- **Article**
Module rating.rating.polyrating_davidson

Classes

class PolyratingDavidson (theta: float = 1, *args, **kwargs)

A class that represents the Whole History Rating system based on the Davidson method. Davidson extends the Bradley-Terry model to accommodate the possibility of ties. Based on https://www.semanticscholar.org/paper/On-Extending-the-Bradley-Terry-Model-to-Accommodate-Davidson/3833525afb515fbf56c616b5ae5470247fc38fa5

Attributes

  • theta (float): A parameter that controls the weight of the tie probability in the rating calculation.

Args

  • theta (float): The value of theta parameter.
Expand source code
class PolyratingDavidson(Polyrating):
    def __init__(self, theta: float = 1, *args, **kwargs) -> 'PolyratingDavidson':
        """

(Records from a spatial question set)
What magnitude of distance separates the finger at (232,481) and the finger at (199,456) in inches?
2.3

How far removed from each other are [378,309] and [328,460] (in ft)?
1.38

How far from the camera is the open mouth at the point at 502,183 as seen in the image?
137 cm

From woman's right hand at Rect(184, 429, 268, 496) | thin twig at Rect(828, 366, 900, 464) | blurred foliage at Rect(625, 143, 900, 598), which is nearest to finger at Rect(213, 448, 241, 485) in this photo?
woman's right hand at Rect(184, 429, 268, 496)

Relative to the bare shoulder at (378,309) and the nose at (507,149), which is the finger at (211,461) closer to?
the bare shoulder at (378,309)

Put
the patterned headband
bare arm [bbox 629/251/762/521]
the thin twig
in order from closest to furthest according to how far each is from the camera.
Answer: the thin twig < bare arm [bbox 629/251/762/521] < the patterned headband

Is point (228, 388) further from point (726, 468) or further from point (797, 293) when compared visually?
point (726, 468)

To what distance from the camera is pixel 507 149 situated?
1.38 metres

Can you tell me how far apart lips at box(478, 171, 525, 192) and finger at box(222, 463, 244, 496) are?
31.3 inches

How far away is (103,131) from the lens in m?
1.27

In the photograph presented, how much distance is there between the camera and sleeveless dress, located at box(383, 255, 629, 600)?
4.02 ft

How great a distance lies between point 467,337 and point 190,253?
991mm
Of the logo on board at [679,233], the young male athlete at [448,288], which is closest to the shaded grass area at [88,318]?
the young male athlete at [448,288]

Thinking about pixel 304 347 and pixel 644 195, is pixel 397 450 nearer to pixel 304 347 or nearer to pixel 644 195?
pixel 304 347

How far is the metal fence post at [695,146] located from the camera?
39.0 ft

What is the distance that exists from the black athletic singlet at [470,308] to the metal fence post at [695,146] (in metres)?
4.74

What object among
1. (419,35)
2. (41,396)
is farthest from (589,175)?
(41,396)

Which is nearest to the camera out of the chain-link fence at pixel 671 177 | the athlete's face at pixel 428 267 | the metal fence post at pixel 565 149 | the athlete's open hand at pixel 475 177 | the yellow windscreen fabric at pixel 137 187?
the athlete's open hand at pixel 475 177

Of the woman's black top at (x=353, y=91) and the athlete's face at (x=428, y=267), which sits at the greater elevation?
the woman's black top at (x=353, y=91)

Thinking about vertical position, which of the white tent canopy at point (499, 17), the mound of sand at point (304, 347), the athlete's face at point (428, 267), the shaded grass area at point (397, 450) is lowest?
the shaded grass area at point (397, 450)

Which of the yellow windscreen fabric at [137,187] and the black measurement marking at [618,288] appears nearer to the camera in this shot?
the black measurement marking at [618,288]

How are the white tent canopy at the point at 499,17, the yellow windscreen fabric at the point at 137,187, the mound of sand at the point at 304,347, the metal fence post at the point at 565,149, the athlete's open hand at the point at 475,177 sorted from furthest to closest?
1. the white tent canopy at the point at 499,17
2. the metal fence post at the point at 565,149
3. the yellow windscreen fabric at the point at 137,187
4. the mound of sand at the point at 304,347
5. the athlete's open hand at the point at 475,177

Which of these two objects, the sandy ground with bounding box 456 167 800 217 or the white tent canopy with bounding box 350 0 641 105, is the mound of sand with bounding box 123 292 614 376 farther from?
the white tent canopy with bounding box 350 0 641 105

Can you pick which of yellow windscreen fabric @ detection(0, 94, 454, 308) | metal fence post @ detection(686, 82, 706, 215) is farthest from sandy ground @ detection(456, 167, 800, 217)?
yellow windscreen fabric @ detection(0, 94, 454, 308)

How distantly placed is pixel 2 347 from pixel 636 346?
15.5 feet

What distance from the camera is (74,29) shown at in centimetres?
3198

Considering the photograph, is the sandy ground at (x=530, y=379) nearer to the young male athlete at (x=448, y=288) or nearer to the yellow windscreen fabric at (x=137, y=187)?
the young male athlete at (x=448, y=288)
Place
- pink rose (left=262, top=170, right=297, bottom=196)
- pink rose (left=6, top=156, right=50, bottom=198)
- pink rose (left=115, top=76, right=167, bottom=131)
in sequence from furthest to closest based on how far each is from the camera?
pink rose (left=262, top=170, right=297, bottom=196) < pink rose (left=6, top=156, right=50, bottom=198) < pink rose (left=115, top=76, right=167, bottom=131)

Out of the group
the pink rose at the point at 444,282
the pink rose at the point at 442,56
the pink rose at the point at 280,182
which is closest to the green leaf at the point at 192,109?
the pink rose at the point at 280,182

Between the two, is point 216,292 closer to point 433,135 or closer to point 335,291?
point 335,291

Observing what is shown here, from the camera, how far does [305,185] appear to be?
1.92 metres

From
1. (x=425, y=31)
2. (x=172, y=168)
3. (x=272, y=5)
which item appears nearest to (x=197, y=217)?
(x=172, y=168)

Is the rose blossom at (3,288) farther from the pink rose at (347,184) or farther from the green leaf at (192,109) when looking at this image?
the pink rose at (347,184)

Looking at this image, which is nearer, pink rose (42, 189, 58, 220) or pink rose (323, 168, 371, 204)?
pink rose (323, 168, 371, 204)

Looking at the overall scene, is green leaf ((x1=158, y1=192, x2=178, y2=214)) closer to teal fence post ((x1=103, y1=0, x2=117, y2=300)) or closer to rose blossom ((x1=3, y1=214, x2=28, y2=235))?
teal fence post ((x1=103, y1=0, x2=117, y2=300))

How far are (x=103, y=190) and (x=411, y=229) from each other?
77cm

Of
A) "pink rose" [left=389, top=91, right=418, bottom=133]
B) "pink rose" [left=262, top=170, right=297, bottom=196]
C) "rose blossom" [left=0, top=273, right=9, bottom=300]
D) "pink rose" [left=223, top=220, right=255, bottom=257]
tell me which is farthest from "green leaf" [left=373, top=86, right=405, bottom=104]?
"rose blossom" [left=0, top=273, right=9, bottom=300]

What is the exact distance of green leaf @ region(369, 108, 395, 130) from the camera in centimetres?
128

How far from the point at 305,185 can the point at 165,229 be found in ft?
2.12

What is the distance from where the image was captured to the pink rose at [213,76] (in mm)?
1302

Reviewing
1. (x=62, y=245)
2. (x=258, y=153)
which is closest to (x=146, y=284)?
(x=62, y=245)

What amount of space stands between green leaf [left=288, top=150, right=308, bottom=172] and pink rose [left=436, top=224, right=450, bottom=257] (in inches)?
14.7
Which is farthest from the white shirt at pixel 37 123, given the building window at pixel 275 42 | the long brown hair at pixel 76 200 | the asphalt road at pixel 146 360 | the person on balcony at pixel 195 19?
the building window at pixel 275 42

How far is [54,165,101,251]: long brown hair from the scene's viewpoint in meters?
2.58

- **Problems**
[a] In the documentation, shorten the paragraph that begins "A class that represents" into a brief bulleted list that keeps its main facts.
[b] Tally the lines of the records that contain the string "area", and reply with the number only.
These records are unrelated to the documentation above.

- **Solutions to the problems**
[a]
- Represents the Whole History Rating system based on the Davidson method.
- Davidson extends the Bradley-Terry model to allow for ties.
- Source: https://www.semanticscholar.org/paper/On-Extending-the-Bradley-Terry-Model-to-Accommodate-Davidson/3833525afb515fbf56c616b5ae5470247fc38fa5

[b] 3